Competing Incommensurate Spin Fluctuations and Magnetic Excitations in Infinite-Layer Nickelate Superconductors

TL;DR

This paper investigates the magnetic excitations in infinite-layer nickelate superconductors, revealing stripe instabilities and magnon spectra that resemble doped cuprates, providing insights into their inhomogeneous ground states and superconductivity mechanisms.

Contribution

The study introduces a quantum many-body Green's function approach to analyze magnetic properties and excitations in nickelates, highlighting their similarity to doped cuprates and explaining inhomogeneity.

Findings

Presence of magnetic stripe instabilities across LaNiO₂ phase diagram

Magnon spectrum matches RIXS experimental results

Magnetic properties resemble doped cuprates with inhomogeneous ground states

Abstract

The recently discovered infinite-layer nickelates show great promise in helping to disentangle the various cooperative mechanisms responsible for high-temperature superconductivity. However, lack of antiferromagnetic order in the pristine nickelates presents a challenge for connecting the physics of the cuprates and nickelates.
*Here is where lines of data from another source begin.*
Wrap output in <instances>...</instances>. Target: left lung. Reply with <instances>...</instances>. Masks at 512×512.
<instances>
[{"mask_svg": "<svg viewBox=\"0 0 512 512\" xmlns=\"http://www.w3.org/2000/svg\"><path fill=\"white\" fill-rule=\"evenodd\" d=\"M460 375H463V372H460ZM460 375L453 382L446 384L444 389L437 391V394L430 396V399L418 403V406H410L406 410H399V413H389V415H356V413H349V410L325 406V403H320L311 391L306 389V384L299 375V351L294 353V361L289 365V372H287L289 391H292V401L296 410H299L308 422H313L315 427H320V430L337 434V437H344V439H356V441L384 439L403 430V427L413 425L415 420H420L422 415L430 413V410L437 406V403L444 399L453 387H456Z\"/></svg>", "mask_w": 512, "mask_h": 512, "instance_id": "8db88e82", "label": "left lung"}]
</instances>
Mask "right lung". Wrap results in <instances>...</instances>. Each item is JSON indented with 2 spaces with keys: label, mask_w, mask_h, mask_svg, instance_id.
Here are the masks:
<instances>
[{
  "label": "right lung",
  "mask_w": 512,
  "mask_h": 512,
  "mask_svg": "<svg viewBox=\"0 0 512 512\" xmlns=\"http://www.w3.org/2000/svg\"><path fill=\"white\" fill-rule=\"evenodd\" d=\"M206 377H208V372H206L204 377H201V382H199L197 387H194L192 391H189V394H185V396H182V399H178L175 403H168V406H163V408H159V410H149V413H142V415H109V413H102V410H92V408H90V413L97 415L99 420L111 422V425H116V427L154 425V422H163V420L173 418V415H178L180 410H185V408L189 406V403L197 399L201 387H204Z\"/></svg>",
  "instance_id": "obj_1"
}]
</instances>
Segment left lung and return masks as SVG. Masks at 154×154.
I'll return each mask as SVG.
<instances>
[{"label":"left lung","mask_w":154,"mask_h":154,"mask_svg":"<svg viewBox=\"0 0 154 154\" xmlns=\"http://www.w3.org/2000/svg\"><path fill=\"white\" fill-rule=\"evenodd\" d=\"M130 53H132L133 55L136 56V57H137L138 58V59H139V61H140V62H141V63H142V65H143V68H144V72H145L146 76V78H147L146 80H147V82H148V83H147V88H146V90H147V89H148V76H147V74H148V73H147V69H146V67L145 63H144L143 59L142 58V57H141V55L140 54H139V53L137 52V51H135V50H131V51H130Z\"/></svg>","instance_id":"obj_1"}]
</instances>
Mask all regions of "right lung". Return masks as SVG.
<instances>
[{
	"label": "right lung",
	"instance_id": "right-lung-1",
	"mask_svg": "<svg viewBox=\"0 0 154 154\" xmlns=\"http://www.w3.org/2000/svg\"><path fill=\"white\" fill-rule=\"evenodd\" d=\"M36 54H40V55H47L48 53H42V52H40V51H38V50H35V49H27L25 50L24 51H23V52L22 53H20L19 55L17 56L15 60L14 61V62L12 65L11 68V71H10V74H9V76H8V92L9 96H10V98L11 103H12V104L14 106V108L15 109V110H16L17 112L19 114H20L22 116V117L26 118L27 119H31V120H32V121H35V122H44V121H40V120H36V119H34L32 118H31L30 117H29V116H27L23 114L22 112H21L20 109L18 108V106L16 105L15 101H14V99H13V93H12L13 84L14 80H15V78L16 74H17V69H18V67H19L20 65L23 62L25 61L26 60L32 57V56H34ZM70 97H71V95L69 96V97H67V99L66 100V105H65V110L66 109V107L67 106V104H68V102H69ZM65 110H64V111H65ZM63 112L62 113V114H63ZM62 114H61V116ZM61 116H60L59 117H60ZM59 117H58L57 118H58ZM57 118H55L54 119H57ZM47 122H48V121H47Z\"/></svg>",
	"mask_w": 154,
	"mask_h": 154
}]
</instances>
Here, by using a quantum many-body Green's function-based approach to treat the electronic and magnetic structures, we unveil the presence of many two- and three-dimensional magnetic stripe instabilities that are shown to persist across the phase diagram of LaNiO$_2$. Our analysis indicates that the magnetic properties of the infinite-layer nickelates are closer to those of the doped cuprates which host inhomogeneous ground states rather than the undoped cuprates. The computed magnon spectrum in LaNiO$_2$ is found to contain an admixture of contributions from localized and itinerant carriers. The theoretically obtained magnon dispersion is in accord with the results of the corresponding RIXS experiments. Our study gives insight into the origin of inhomogeneity in the infinite-layer nickelates and their relationship with the cuprates.